• **Reading passage**:

= = = = = = =

Beyond this implementation detail, IFADiff also has theoretical, algorithmic, and practical significance. Theoretically, it extends diffusion sampling to a mixed integer–fractional domain, unifying stable integer-order prediction with long-memory fractional correction. Algorithmically, it employs a locally truncated fractional weighting scheme that limits the number of historical states, controlling computational cost while preserving global feature memory and remaining more efficient than common multi-step solvers such as PLMS, DPM-Solver++, and UniPC. Practically, the fractional component helps retain historical feature information and alleviates over-smoothing, which is especially beneficial for hyperspectral image generation where edge sharpness and spectral–spatial consistency are critical.
IFADiff bridges the practical gap between integer- and fractional-order diffusion, providing a unified, training-free, and computationally efficient framework that enhances detail preservation and stability across complex generative tasks.

= = = = = = =

• **What the task requires**:
In the IFADiff passage, which common multi-step solvers is IFADiff described as more efficient than? The entries below aren't needed.

= = = = = = =

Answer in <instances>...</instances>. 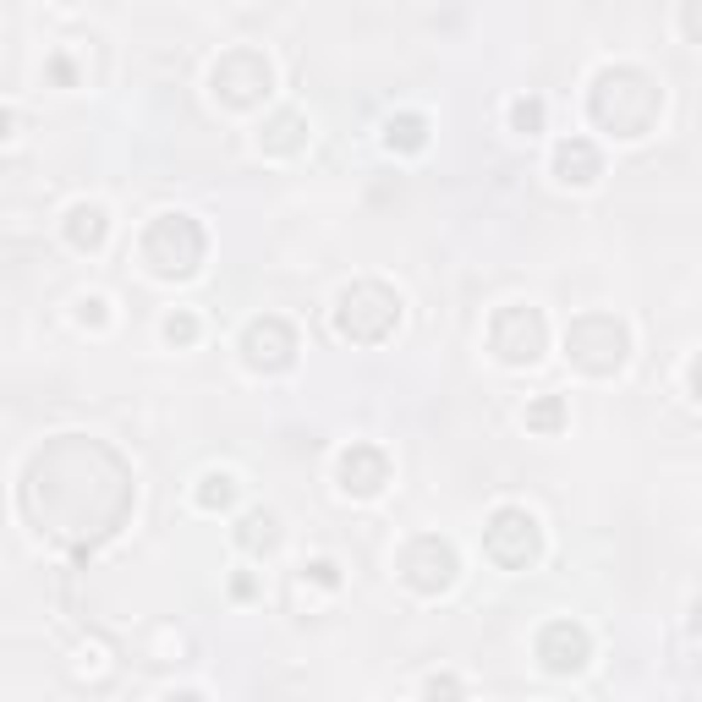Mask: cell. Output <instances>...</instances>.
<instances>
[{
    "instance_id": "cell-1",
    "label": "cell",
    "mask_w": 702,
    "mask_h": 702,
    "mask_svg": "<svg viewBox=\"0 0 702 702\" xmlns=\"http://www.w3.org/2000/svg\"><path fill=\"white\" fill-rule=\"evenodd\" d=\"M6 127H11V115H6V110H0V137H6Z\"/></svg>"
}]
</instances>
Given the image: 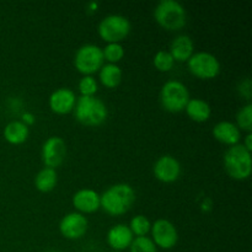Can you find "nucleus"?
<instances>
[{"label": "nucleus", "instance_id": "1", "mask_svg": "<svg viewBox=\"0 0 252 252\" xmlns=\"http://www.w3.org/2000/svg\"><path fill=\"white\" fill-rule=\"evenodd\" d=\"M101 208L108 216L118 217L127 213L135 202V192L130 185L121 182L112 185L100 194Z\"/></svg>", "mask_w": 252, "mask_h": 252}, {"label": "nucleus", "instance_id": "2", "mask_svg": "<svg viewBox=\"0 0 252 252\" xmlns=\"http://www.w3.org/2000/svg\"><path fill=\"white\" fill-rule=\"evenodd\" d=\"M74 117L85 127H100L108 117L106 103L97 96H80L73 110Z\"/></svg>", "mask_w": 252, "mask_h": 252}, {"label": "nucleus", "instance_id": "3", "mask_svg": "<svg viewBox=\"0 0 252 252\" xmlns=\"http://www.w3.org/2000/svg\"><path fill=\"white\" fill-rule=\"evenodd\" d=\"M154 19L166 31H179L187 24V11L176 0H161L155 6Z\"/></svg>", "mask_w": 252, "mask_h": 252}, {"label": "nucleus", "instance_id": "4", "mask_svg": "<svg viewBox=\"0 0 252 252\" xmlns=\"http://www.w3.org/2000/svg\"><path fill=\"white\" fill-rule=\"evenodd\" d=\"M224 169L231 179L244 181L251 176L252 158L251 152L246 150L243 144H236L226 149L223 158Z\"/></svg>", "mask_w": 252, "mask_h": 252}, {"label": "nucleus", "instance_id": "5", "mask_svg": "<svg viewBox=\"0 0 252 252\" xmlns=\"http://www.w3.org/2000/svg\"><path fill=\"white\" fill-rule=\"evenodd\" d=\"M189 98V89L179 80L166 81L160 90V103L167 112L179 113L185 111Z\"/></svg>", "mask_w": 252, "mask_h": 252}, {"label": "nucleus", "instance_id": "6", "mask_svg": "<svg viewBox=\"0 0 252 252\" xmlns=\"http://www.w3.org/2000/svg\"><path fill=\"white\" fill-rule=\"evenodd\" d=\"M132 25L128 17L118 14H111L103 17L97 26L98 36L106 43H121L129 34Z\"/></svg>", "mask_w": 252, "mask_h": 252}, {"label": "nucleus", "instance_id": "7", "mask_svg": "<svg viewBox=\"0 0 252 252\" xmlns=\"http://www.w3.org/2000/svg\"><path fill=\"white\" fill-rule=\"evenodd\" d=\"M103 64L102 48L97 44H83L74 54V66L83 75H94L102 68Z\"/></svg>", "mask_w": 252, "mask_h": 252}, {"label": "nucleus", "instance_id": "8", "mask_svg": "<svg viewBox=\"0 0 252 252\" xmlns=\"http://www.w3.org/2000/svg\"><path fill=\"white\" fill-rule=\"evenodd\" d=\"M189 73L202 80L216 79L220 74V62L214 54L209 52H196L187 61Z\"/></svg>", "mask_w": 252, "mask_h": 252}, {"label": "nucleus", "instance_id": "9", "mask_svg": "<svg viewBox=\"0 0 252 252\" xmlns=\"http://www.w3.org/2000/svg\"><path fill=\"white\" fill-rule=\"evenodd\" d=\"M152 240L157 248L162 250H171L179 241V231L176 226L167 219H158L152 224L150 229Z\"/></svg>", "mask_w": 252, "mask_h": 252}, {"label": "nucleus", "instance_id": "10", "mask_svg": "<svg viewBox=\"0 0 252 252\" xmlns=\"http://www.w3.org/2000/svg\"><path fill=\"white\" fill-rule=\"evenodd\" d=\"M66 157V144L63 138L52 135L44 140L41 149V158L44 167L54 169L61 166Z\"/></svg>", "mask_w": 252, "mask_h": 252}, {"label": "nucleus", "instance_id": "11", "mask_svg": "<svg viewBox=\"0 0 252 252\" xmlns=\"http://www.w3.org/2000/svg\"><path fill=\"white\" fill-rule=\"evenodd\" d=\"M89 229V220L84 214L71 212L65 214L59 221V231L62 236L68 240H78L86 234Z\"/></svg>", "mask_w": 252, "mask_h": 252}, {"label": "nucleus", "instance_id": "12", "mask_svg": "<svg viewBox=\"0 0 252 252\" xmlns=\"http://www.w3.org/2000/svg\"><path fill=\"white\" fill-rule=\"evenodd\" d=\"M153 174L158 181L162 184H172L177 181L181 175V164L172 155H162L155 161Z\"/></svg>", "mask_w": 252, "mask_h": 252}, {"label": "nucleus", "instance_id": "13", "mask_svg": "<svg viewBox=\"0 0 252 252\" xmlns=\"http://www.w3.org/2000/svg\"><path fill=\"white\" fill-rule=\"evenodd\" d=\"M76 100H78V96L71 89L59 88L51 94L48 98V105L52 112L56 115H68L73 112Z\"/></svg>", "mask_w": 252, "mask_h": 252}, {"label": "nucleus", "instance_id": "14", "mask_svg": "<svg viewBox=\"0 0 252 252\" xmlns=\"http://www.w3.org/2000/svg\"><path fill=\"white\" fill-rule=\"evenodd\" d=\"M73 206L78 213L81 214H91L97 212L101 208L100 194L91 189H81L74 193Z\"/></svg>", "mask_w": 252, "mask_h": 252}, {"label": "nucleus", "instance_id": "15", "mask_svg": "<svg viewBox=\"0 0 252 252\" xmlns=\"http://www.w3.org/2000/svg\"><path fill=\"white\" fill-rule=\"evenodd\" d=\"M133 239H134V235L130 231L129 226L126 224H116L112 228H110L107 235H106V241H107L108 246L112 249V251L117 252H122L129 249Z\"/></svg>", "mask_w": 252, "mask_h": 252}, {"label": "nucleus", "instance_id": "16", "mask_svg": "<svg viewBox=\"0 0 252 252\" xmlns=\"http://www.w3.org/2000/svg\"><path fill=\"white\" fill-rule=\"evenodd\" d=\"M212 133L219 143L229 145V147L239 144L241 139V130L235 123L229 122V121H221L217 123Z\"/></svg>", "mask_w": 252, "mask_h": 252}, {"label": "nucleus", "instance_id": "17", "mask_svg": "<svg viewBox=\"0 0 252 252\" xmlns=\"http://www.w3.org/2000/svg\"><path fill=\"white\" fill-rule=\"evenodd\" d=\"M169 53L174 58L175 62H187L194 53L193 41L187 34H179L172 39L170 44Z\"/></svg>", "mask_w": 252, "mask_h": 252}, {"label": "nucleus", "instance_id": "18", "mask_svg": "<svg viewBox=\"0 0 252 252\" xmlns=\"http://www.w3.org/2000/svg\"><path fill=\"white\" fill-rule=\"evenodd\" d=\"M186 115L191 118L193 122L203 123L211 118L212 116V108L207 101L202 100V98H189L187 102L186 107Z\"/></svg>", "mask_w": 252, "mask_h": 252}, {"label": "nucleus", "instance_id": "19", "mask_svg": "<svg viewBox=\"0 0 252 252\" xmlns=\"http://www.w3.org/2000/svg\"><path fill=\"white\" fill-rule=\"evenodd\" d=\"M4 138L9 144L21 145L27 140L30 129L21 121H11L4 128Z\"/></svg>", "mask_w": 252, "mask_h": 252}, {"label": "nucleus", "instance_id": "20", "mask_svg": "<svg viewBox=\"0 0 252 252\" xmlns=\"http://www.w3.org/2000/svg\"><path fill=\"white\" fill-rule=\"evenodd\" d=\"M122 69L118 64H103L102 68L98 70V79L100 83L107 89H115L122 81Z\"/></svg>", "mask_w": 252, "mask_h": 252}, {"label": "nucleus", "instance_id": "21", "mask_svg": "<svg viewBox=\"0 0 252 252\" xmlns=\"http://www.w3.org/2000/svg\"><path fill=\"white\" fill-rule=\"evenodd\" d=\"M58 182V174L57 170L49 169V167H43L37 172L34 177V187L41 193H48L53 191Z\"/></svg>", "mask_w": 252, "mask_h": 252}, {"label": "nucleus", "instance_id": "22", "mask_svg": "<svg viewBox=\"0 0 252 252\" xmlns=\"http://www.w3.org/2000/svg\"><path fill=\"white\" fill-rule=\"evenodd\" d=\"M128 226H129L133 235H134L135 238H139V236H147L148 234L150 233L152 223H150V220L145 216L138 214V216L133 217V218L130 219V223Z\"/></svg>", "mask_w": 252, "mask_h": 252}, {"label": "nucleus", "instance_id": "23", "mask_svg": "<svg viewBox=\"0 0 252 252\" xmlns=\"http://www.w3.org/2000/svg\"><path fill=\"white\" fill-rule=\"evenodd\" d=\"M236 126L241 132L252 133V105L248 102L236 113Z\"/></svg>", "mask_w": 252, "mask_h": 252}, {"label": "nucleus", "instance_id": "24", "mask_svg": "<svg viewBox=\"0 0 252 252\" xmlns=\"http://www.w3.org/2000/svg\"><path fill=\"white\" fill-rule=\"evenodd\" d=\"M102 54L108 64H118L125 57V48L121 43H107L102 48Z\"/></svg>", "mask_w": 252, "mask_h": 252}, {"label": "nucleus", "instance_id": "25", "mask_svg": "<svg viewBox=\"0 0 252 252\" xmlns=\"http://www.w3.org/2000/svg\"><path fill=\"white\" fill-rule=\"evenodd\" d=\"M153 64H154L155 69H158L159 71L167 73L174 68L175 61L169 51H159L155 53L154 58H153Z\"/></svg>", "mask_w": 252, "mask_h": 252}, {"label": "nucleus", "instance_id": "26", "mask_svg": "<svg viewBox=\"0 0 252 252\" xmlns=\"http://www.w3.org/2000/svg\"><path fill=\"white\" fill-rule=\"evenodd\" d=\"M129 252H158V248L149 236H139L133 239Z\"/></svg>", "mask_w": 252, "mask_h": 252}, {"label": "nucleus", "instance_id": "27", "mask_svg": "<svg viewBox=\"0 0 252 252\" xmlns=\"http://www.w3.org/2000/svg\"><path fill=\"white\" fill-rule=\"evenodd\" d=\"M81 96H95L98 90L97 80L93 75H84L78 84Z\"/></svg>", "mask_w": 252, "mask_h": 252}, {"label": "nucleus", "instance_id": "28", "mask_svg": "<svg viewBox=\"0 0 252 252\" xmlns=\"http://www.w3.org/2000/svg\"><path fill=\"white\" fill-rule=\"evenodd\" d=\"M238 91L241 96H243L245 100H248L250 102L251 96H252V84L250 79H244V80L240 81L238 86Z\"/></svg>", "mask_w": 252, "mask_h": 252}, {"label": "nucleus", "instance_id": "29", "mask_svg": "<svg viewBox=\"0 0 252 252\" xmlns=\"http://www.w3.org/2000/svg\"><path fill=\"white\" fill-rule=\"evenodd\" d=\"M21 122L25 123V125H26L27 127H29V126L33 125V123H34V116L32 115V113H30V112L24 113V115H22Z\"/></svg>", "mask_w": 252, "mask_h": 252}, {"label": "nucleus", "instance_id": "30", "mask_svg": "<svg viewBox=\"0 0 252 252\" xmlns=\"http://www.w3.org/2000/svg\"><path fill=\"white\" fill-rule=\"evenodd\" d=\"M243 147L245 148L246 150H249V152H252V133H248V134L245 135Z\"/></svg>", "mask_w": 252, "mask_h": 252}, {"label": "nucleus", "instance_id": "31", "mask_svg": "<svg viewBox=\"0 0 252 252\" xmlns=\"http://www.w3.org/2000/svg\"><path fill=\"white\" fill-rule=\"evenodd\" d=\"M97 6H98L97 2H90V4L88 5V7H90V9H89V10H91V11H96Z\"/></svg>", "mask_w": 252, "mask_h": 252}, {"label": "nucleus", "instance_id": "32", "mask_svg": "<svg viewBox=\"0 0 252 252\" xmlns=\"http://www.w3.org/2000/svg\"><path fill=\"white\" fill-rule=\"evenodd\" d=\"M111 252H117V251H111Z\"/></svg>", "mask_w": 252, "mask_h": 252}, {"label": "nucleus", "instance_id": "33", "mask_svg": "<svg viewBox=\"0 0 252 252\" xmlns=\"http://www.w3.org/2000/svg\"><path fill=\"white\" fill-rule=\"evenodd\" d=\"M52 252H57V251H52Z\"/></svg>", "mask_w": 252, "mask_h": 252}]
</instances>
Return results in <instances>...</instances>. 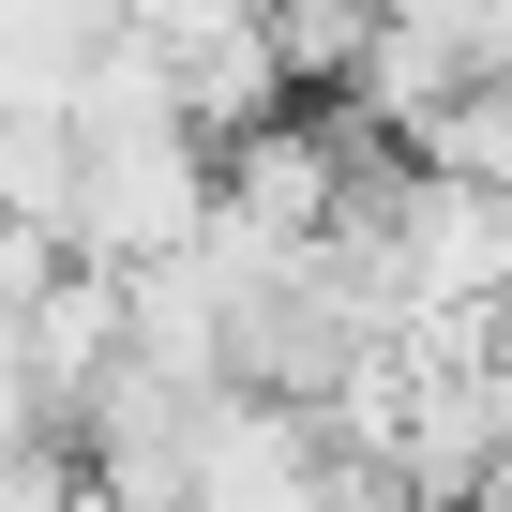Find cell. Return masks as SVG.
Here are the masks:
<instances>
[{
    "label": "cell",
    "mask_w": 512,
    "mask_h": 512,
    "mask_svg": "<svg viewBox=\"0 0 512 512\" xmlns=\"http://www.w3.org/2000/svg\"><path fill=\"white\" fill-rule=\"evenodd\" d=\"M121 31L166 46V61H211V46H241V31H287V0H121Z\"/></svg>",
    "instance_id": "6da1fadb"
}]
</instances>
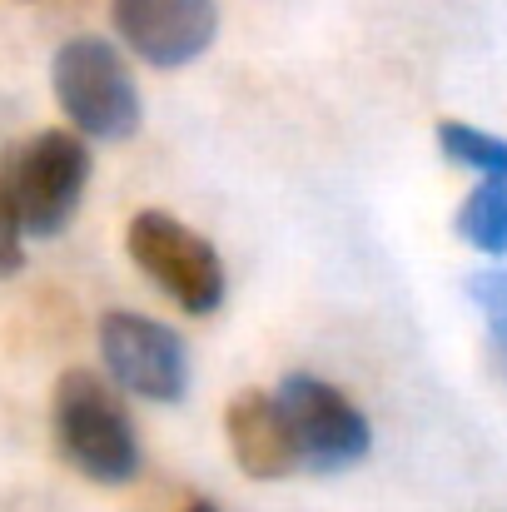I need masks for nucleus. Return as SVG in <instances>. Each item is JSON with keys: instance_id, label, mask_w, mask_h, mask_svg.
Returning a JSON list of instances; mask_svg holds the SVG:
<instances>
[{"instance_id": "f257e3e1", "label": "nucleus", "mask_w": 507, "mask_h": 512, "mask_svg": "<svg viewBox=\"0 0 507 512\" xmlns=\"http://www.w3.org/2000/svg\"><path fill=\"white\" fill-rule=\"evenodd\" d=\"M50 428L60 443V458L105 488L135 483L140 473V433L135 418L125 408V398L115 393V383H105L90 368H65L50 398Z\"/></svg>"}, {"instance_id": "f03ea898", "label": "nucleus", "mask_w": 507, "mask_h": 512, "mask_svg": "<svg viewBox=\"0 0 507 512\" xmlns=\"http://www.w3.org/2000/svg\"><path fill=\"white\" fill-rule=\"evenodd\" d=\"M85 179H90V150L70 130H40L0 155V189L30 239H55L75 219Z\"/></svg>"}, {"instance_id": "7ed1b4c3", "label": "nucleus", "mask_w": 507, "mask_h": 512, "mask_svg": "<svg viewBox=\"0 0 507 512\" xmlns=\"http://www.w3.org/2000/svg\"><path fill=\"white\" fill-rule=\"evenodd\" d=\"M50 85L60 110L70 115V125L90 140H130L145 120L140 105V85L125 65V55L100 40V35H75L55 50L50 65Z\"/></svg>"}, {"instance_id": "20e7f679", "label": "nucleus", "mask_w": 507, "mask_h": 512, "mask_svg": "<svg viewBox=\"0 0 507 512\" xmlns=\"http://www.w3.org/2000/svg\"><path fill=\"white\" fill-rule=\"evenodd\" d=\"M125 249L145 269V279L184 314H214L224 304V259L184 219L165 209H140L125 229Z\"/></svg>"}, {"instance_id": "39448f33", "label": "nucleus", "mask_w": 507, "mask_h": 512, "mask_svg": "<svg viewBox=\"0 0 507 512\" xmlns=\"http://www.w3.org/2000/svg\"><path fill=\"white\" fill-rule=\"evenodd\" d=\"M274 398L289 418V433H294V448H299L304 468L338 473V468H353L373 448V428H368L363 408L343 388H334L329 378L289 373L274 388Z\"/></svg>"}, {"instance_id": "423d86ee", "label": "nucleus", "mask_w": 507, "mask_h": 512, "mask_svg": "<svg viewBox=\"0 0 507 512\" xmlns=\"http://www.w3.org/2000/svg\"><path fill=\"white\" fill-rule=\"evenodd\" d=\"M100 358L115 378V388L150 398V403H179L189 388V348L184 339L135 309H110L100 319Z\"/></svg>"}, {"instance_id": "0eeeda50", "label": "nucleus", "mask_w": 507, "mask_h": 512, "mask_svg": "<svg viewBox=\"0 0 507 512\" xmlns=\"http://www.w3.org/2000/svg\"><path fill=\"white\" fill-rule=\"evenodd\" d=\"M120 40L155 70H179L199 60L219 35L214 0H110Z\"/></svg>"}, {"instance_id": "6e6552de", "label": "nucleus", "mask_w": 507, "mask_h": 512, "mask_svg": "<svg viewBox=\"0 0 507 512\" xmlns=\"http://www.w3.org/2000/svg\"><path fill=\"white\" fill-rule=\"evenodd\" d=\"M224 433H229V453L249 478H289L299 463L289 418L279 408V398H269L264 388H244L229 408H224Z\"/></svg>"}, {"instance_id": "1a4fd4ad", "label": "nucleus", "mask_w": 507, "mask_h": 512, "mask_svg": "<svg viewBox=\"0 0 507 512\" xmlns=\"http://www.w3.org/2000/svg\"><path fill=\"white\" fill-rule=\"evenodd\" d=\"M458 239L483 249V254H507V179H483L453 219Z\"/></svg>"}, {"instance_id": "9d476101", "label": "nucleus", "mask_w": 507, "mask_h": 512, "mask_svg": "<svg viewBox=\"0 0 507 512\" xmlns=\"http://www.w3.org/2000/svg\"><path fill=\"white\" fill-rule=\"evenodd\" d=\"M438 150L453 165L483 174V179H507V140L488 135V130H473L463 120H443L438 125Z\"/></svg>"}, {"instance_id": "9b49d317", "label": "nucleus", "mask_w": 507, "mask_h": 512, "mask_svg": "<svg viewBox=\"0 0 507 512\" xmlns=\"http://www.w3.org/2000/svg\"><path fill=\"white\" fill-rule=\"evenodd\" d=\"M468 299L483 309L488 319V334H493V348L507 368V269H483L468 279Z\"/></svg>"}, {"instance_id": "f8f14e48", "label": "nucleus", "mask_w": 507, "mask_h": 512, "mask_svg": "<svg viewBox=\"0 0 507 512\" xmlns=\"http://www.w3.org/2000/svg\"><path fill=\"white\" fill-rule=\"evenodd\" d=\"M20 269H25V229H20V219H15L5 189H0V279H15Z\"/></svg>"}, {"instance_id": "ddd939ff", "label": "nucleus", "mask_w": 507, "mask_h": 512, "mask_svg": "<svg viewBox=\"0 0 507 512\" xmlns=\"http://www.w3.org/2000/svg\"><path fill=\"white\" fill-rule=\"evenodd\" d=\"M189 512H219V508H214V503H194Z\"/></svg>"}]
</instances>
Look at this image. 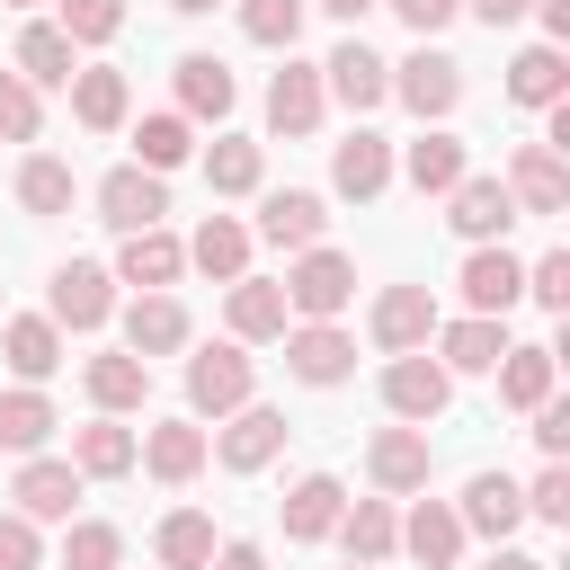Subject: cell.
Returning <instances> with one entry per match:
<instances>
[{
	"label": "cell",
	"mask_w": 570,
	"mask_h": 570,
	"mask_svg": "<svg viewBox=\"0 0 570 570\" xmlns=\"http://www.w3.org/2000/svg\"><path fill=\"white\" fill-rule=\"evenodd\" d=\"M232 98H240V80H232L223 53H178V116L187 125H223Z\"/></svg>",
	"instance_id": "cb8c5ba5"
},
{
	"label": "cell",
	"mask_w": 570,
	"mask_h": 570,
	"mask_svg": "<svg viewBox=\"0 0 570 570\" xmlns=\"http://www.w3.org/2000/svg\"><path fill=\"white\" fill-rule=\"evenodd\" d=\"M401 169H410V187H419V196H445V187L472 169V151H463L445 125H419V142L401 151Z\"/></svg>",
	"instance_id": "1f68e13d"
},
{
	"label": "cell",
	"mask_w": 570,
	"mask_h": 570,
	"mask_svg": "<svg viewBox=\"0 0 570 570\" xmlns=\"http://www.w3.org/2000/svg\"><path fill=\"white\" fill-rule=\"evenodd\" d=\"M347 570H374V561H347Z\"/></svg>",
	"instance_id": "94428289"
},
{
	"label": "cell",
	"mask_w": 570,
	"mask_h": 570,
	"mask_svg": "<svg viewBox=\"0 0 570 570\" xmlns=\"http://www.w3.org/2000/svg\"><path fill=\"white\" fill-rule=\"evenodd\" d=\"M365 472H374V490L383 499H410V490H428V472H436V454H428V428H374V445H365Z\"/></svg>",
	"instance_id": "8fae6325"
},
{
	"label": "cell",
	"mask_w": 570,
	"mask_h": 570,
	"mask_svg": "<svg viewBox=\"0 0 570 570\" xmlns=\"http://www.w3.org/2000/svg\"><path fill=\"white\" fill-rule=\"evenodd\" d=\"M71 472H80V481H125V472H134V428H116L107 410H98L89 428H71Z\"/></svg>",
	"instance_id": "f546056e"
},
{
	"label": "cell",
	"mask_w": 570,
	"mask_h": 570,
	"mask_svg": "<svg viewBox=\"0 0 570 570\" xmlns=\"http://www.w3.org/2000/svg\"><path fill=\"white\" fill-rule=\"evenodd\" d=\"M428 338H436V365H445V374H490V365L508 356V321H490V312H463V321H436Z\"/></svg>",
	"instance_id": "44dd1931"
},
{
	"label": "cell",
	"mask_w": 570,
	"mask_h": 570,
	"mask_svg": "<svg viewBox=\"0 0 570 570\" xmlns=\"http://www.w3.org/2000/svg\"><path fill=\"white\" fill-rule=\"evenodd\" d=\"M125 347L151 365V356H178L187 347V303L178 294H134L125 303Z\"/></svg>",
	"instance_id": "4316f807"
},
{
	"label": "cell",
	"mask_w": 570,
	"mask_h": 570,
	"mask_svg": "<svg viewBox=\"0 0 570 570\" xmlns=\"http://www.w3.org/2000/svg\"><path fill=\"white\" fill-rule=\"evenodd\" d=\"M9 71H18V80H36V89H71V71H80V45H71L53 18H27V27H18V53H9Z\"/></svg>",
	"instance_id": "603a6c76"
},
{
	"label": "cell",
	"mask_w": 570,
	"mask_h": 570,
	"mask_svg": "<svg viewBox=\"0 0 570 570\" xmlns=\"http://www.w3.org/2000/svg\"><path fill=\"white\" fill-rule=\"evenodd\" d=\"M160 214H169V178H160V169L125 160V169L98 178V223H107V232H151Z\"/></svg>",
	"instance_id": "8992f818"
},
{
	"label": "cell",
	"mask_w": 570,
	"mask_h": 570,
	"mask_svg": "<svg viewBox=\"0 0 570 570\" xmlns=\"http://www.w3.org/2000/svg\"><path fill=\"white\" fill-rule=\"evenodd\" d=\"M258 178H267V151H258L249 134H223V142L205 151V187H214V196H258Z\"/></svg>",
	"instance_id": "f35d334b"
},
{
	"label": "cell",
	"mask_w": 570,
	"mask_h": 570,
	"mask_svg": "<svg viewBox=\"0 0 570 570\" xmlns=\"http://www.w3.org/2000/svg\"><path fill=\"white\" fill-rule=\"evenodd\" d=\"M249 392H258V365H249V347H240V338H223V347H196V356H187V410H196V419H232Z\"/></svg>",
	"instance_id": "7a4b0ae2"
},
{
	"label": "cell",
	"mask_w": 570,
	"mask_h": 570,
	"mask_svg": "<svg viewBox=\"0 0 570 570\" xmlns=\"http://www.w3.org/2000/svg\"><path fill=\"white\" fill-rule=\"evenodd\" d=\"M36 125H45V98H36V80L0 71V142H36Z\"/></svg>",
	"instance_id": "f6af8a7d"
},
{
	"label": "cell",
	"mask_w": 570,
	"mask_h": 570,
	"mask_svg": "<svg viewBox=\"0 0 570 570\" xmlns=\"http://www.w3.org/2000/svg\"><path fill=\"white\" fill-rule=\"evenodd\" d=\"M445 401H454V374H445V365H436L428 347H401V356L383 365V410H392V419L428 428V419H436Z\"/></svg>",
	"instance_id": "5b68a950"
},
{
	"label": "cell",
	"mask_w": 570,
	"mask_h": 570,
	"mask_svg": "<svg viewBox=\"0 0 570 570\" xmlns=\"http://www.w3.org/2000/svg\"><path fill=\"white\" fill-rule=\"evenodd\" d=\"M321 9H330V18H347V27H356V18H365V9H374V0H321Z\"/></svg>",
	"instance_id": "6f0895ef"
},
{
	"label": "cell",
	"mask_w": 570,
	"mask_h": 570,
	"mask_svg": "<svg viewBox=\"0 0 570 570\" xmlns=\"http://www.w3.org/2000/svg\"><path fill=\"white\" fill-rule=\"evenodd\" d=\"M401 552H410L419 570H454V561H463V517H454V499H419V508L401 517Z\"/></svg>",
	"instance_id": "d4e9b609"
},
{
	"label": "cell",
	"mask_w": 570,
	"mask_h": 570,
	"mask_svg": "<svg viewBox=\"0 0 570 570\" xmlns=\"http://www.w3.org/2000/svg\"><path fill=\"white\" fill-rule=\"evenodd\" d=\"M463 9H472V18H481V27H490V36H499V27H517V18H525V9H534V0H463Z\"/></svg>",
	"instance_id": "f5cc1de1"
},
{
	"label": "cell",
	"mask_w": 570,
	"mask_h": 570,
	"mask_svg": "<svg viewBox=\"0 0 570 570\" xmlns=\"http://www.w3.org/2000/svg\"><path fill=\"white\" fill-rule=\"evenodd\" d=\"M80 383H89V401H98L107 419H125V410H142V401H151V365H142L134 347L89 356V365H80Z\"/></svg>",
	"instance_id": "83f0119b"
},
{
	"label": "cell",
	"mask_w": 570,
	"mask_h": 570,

= = = = = = =

• **Response to the task**:
PLMS, DPM-Solver++, and UniPC.